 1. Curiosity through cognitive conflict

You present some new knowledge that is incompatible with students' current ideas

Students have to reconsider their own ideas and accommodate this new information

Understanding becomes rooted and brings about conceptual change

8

● ● ● ● ● ● ●

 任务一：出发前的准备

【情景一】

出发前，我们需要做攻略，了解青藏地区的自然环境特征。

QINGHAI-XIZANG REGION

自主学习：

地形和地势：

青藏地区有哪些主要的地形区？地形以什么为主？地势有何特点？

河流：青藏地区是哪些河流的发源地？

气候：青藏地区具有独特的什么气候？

● ● ● ● ● ● ●

**ACTION ITEM**: Out of the data above, give again only the lines starting at the one holding "1. Curiosity through cognitive conflict" and ending at the one holding "Students have to", unchanged.

**RESULT**:
 1. Curiosity through cognitive conflict

You present some new knowledge that is incompatible with students' current ideas

Students have to reconsider their own ideas and accommodate this new information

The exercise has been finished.